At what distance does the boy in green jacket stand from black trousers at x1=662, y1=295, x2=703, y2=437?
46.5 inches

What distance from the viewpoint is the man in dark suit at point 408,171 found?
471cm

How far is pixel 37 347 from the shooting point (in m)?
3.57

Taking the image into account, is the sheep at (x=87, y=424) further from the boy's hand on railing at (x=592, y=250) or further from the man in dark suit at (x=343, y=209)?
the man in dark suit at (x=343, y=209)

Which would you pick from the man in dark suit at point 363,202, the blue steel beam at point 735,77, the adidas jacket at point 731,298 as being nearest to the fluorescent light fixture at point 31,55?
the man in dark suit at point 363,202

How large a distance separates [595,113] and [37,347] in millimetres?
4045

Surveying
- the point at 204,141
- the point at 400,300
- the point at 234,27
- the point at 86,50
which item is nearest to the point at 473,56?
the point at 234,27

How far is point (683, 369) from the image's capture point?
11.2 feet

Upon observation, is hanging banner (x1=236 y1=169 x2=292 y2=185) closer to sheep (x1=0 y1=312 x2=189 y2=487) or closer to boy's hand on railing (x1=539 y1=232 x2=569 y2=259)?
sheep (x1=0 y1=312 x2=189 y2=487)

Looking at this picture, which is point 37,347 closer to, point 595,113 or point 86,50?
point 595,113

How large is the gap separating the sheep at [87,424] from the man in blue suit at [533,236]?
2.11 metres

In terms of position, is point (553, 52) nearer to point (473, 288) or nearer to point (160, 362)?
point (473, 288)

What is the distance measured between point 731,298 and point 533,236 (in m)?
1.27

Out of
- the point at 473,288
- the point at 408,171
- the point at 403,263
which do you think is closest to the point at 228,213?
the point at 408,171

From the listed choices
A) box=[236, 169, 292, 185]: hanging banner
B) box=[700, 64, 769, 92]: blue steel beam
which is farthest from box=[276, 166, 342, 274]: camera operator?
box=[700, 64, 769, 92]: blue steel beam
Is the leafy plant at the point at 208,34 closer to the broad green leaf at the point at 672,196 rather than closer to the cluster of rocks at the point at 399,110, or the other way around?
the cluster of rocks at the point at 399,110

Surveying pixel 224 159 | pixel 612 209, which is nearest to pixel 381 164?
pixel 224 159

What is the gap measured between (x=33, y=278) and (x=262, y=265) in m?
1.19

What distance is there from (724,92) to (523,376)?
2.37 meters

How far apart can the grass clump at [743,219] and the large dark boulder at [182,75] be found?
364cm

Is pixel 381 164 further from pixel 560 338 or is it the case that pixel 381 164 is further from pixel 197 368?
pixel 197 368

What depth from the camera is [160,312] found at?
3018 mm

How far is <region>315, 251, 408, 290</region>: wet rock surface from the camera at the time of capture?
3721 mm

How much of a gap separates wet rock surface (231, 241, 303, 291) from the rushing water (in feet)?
◆ ◆ ◆ ◆ ◆ ◆ ◆
## TASK GOAL
Can you reproduce all of the records above word for word, without changing anything?

## TASK SOLUTION
At what distance does the boy in green jacket stand from black trousers at x1=662, y1=295, x2=703, y2=437?
46.5 inches

What distance from the viewpoint is the man in dark suit at point 408,171 found?
471cm

How far is pixel 37 347 from the shooting point (in m)?
3.57

Taking the image into account, is the sheep at (x=87, y=424) further from the boy's hand on railing at (x=592, y=250) or further from the man in dark suit at (x=343, y=209)?
the man in dark suit at (x=343, y=209)

Which would you pick from the man in dark suit at point 363,202, the blue steel beam at point 735,77, the adidas jacket at point 731,298 as being nearest to the fluorescent light fixture at point 31,55?
the man in dark suit at point 363,202

How large a distance separates [595,113] and [37,347] in millimetres?
4045

Surveying
- the point at 204,141
- the point at 400,300
- the point at 234,27
- the point at 86,50
which item is nearest to the point at 473,56?
the point at 234,27

How far is point (683, 369) from the image's capture point?
11.2 feet

Upon observation, is hanging banner (x1=236 y1=169 x2=292 y2=185) closer to sheep (x1=0 y1=312 x2=189 y2=487) or closer to boy's hand on railing (x1=539 y1=232 x2=569 y2=259)?
sheep (x1=0 y1=312 x2=189 y2=487)

Looking at this picture, which is point 37,347 closer to, point 595,113 or point 86,50?
point 595,113

How large is the gap separating the sheep at [87,424] from the man in blue suit at [533,236]?
2.11 metres

In terms of position, is point (553, 52) nearer to point (473, 288) or nearer to point (160, 362)?
point (473, 288)

What is the distance measured between point 731,298 and point 533,236 (in m)?
1.27

Out of
- the point at 473,288
- the point at 408,171
- the point at 403,263
which do you think is closest to the point at 228,213?
the point at 408,171

From the listed choices
A) box=[236, 169, 292, 185]: hanging banner
B) box=[700, 64, 769, 92]: blue steel beam
which is farthest from box=[276, 166, 342, 274]: camera operator?
box=[700, 64, 769, 92]: blue steel beam
Is the leafy plant at the point at 208,34 closer to the broad green leaf at the point at 672,196 rather than closer to the cluster of rocks at the point at 399,110, or the other way around?
the cluster of rocks at the point at 399,110

Surveying pixel 224 159 | pixel 612 209, which is nearest to pixel 381 164?
pixel 224 159

What is the gap measured between (x=33, y=278) and (x=262, y=265) in m?
1.19

What distance is there from (724,92) to (523,376)?
2.37 meters

How far apart can the grass clump at [743,219] and the large dark boulder at [182,75] be found?
364cm

Is pixel 381 164 further from pixel 560 338 or is it the case that pixel 381 164 is further from pixel 197 368?
pixel 197 368

What depth from the camera is [160,312] found at?
3018 mm

How far is <region>315, 251, 408, 290</region>: wet rock surface from the camera at the time of capture?
3721 mm

How much of a gap separates wet rock surface (231, 241, 303, 291) from the rushing water (in feet)?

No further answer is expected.